DATA SUPPLIED
--- START ---

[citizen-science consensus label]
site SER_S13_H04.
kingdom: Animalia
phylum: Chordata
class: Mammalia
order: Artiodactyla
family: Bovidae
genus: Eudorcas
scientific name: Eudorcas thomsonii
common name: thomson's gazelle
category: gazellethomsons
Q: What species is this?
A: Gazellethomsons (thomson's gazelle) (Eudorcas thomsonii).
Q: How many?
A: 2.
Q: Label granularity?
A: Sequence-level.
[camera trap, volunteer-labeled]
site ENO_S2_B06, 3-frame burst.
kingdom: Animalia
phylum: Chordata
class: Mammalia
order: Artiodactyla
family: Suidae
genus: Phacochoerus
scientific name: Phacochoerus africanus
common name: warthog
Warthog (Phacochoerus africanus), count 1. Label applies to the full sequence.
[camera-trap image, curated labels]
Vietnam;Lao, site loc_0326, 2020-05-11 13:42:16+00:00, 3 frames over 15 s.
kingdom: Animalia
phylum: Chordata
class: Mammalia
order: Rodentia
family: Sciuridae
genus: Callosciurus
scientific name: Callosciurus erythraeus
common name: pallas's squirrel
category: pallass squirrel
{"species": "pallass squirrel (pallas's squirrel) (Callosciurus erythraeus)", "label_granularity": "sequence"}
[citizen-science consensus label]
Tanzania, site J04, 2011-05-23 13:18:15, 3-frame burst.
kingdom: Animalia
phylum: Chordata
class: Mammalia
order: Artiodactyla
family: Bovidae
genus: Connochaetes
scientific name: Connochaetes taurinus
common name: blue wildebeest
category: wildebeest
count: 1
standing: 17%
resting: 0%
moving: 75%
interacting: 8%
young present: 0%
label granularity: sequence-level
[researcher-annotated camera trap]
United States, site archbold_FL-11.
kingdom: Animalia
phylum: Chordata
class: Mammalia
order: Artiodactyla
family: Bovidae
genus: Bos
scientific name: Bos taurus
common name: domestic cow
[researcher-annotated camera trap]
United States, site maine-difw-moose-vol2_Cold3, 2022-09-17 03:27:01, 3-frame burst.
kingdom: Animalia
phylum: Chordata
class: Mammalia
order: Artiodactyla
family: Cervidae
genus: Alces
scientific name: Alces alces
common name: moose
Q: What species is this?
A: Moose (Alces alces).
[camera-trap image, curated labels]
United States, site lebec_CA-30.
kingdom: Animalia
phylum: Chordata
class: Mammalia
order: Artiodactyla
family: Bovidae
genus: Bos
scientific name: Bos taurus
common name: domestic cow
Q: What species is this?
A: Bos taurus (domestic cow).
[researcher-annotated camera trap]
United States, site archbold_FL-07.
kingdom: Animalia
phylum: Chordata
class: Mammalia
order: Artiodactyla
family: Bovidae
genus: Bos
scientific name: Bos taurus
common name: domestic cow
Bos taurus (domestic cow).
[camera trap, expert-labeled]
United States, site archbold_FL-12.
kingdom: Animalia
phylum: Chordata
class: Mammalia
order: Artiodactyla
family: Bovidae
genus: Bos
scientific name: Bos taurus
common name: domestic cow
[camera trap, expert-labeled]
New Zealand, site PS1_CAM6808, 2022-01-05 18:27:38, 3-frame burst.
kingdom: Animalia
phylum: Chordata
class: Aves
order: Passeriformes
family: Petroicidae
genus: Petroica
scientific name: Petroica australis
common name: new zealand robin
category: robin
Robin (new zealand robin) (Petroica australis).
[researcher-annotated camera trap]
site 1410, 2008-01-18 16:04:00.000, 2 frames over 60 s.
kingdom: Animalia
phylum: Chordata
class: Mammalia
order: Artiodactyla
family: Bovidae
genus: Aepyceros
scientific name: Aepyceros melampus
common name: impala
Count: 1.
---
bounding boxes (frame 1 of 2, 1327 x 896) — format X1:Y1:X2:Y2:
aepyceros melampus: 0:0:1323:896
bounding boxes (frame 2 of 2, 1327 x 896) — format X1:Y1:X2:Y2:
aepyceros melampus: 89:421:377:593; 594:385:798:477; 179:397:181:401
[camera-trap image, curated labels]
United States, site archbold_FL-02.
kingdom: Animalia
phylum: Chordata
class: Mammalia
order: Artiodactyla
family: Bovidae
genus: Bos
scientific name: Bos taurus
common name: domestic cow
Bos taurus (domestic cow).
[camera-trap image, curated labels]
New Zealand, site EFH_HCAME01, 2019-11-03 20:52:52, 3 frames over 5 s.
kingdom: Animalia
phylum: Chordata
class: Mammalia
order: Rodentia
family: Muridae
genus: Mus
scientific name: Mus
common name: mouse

--- END ---

Give only the number of lines in the records that include the word "over".

TASK RESPONSE
3